Spatial relationship lines:
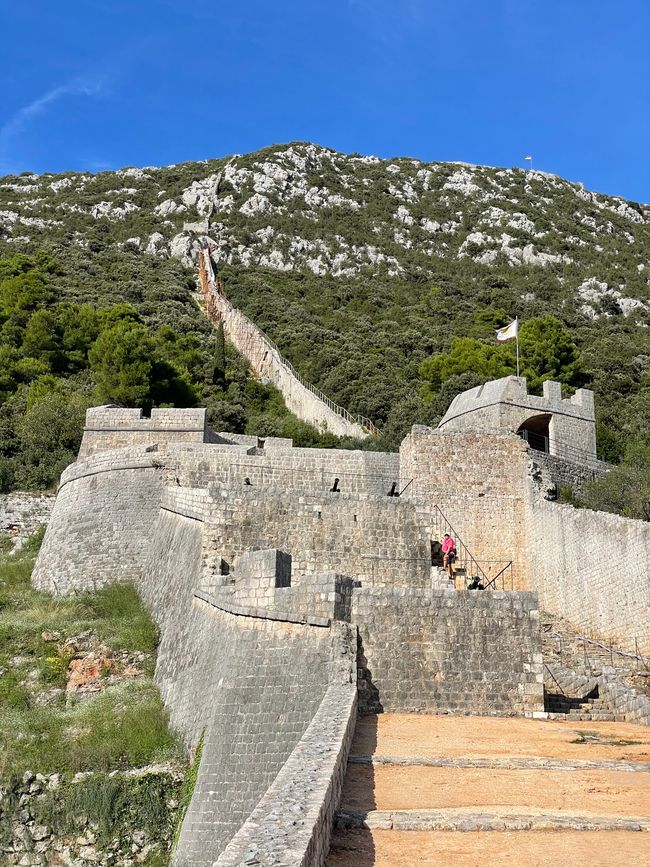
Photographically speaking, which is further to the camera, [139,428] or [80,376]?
[80,376]

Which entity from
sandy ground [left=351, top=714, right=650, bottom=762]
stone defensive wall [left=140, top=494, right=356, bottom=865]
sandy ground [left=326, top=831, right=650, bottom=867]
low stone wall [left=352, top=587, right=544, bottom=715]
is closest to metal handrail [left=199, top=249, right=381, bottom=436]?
low stone wall [left=352, top=587, right=544, bottom=715]

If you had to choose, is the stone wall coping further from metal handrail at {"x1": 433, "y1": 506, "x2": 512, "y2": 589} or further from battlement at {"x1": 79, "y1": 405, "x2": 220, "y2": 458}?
battlement at {"x1": 79, "y1": 405, "x2": 220, "y2": 458}

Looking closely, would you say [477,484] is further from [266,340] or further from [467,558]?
[266,340]

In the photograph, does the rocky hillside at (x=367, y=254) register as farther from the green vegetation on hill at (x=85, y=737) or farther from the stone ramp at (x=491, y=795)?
the stone ramp at (x=491, y=795)

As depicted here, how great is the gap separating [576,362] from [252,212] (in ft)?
139

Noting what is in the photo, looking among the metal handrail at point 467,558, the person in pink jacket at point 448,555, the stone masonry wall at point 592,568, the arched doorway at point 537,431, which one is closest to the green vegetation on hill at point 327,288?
the arched doorway at point 537,431

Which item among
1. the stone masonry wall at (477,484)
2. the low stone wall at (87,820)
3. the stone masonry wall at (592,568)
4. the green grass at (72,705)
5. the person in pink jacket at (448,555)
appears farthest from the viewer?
the stone masonry wall at (477,484)

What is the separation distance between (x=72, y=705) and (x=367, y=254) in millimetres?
58560

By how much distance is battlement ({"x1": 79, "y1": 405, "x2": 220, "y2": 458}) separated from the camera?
2353 centimetres

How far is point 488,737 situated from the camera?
10891 mm

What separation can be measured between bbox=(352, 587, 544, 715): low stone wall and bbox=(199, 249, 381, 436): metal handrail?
20.9m

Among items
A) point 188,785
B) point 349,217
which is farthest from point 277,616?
point 349,217

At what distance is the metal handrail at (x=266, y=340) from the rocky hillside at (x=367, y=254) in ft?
3.49

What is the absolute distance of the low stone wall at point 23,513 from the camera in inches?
940
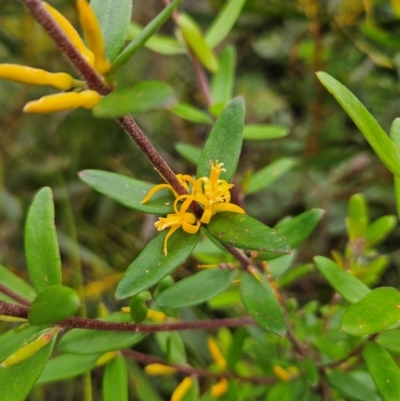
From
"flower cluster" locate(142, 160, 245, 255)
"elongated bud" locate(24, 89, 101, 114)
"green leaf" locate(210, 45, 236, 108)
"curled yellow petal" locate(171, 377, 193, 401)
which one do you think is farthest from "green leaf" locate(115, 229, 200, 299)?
"green leaf" locate(210, 45, 236, 108)

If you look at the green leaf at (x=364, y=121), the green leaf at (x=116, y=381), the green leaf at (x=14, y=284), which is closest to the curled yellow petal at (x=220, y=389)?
the green leaf at (x=116, y=381)

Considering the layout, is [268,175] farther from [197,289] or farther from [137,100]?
[137,100]

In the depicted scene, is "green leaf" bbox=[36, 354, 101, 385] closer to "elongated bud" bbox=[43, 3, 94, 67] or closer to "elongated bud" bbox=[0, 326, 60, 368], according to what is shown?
"elongated bud" bbox=[0, 326, 60, 368]

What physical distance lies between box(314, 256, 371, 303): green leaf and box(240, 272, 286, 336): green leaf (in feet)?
0.18

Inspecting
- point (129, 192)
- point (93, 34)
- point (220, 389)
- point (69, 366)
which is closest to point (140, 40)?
point (93, 34)

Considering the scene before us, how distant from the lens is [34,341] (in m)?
0.35

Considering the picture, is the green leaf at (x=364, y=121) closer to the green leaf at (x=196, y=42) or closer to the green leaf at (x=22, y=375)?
the green leaf at (x=22, y=375)

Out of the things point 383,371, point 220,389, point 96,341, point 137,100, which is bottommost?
point 220,389

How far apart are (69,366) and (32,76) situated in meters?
0.34

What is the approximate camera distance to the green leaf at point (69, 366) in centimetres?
49

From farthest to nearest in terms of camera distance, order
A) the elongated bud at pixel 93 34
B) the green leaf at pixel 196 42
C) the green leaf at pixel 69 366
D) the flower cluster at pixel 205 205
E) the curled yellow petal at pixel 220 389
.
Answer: the green leaf at pixel 196 42
the curled yellow petal at pixel 220 389
the green leaf at pixel 69 366
the flower cluster at pixel 205 205
the elongated bud at pixel 93 34

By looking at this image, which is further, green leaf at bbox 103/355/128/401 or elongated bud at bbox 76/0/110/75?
green leaf at bbox 103/355/128/401

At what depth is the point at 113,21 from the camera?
1.11ft

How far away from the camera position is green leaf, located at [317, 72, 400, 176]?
30cm
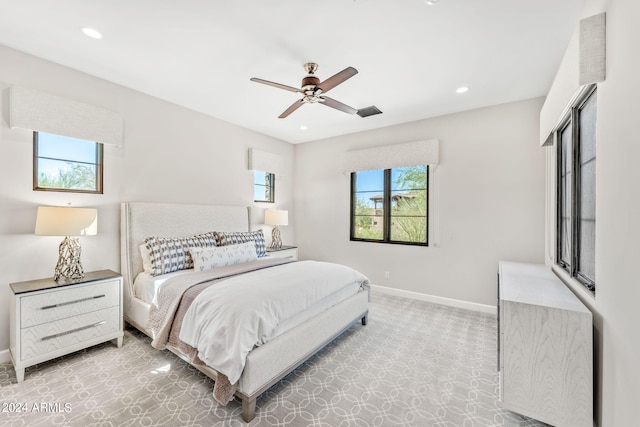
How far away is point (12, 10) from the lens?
193 cm

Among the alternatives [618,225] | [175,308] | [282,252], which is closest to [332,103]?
[618,225]

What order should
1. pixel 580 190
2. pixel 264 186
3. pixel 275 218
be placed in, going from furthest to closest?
1. pixel 264 186
2. pixel 275 218
3. pixel 580 190

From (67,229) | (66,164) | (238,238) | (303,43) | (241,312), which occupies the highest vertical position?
(303,43)

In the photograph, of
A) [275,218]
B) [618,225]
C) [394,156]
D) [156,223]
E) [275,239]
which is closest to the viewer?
[618,225]

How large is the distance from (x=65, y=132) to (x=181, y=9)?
1.79m

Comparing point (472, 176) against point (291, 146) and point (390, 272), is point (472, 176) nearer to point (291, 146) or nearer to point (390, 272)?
point (390, 272)

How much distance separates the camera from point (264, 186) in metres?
5.06

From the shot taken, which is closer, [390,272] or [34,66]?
[34,66]

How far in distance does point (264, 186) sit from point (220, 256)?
2186 mm

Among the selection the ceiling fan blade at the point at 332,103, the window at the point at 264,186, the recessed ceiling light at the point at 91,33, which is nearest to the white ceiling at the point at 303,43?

TASK TO COMPLETE:
Reproduce all of the lines above word for word, omitting the pictures.

TASK RESULT:
Photographically speaking, which is further to the camera, [139,428] or [80,376]?
[80,376]

Which entity from
sandy ground [left=351, top=714, right=650, bottom=762]
stone defensive wall [left=140, top=494, right=356, bottom=865]
sandy ground [left=326, top=831, right=650, bottom=867]
low stone wall [left=352, top=587, right=544, bottom=715]
is closest to metal handrail [left=199, top=249, right=381, bottom=436]?
low stone wall [left=352, top=587, right=544, bottom=715]

If you had to choose, is the stone wall coping further from metal handrail at {"x1": 433, "y1": 506, "x2": 512, "y2": 589} or further from battlement at {"x1": 79, "y1": 405, "x2": 220, "y2": 458}?
battlement at {"x1": 79, "y1": 405, "x2": 220, "y2": 458}

Looking closely, would you say [477,484] is further from [266,340] or further from [467,558]?
[266,340]

In the photograph, does the rocky hillside at (x=367, y=254) register as farther from the green vegetation on hill at (x=85, y=737) or farther from the stone ramp at (x=491, y=795)?
the stone ramp at (x=491, y=795)

As depicted here, how great is the gap separating [576,362] from [252,212] (in ft)?
139

Noting what is in the photo, looking among the metal handrail at point 467,558, the person in pink jacket at point 448,555, the stone masonry wall at point 592,568, the arched doorway at point 537,431, which one is closest to the green vegetation on hill at point 327,288?
the arched doorway at point 537,431

Which item among
1. the stone masonry wall at (477,484)
2. the low stone wall at (87,820)
3. the stone masonry wall at (592,568)
4. the green grass at (72,705)
5. the person in pink jacket at (448,555)
appears farthest from the viewer?
the stone masonry wall at (477,484)

What is the separation distance between (x=72, y=705) and (x=367, y=254) in millimetres?
58560

By how much distance is battlement ({"x1": 79, "y1": 405, "x2": 220, "y2": 458}) separated from the camera?
2353 centimetres

How far is point 488,737 situated from the camera?
10891 mm

What separation can be measured between bbox=(352, 587, 544, 715): low stone wall and bbox=(199, 249, 381, 436): metal handrail?
20.9m

Among items
A) point 188,785
B) point 349,217
which is farthest from point 277,616?
point 349,217

At what distance is the metal handrail at (x=266, y=340) from the rocky hillside at (x=367, y=254) in ft?
3.49

What is the absolute distance of the low stone wall at point 23,513 from the camera in inches?
940
From
"flower cluster" locate(142, 160, 245, 255)
"elongated bud" locate(24, 89, 101, 114)
"green leaf" locate(210, 45, 236, 108)
"curled yellow petal" locate(171, 377, 193, 401)
which one do you think is farthest from "green leaf" locate(115, 229, 200, 299)?
"green leaf" locate(210, 45, 236, 108)

If you look at the green leaf at (x=364, y=121), the green leaf at (x=116, y=381), the green leaf at (x=14, y=284), which is closest to the curled yellow petal at (x=220, y=389)?
the green leaf at (x=116, y=381)

Considering the layout, is [268,175] farther from [197,289] or farther from [137,100]?
[137,100]

In the depicted scene, is "green leaf" bbox=[36, 354, 101, 385] closer to "elongated bud" bbox=[43, 3, 94, 67] or closer to "elongated bud" bbox=[0, 326, 60, 368], according to what is shown?
"elongated bud" bbox=[0, 326, 60, 368]

What physical distance lies between box(314, 256, 371, 303): green leaf and box(240, 272, 286, 336): green leaf (in feet)?
0.18

Inspecting
- point (129, 192)
- point (93, 34)
- point (220, 389)
- point (69, 366)
which is closest to point (140, 40)?
point (93, 34)

Considering the scene before us, how distant from the lens is [34,341] (in m)?
0.35

Considering the picture, is the green leaf at (x=364, y=121) closer to the green leaf at (x=196, y=42) or closer to the green leaf at (x=22, y=375)?
the green leaf at (x=22, y=375)

Out of the things point 383,371, point 220,389, point 96,341, point 137,100, which is bottommost?
point 220,389

How far apart are (69,366) and (32,76) situated in meters?
0.34

What is the approximate camera distance to the green leaf at point (69, 366) in centimetres?
49

From farthest to nearest in terms of camera distance, order
A) the elongated bud at pixel 93 34
B) the green leaf at pixel 196 42
C) the green leaf at pixel 69 366
D) the flower cluster at pixel 205 205
E) the curled yellow petal at pixel 220 389
.
Answer: the green leaf at pixel 196 42
the curled yellow petal at pixel 220 389
the green leaf at pixel 69 366
the flower cluster at pixel 205 205
the elongated bud at pixel 93 34

By looking at this image, which is further, green leaf at bbox 103/355/128/401 or elongated bud at bbox 76/0/110/75?
green leaf at bbox 103/355/128/401

At what depth is the point at 113,21 from the camera?
1.11ft

How far away from the camera position is green leaf, located at [317, 72, 400, 176]?
30cm
How far away is point (12, 10) from the lens?
193 cm

Among the alternatives [618,225] | [175,308] | [282,252], which is closest to [332,103]?
[618,225]

What order should
1. pixel 580 190
2. pixel 264 186
3. pixel 275 218
be placed in, going from furthest to closest?
1. pixel 264 186
2. pixel 275 218
3. pixel 580 190

From (67,229) | (66,164) | (238,238) | (303,43) | (241,312), which occupies the highest vertical position?
(303,43)

In the photograph, of
A) [275,218]
B) [618,225]
C) [394,156]
D) [156,223]
E) [275,239]
which is closest to the viewer?
[618,225]

How large is the distance from (x=65, y=132) to (x=181, y=9)?
1.79m

Comparing point (472, 176) against point (291, 146) and point (390, 272), is point (472, 176) nearer to point (291, 146) or nearer to point (390, 272)?
point (390, 272)

How much distance separates the camera from point (264, 186) in metres?
5.06

From the shot taken, which is closer, [390,272] or [34,66]?
[34,66]

How far in distance does point (264, 186) sit from point (220, 256)?
2186 mm

Among the selection the ceiling fan blade at the point at 332,103, the window at the point at 264,186, the recessed ceiling light at the point at 91,33, which is nearest to the white ceiling at the point at 303,43?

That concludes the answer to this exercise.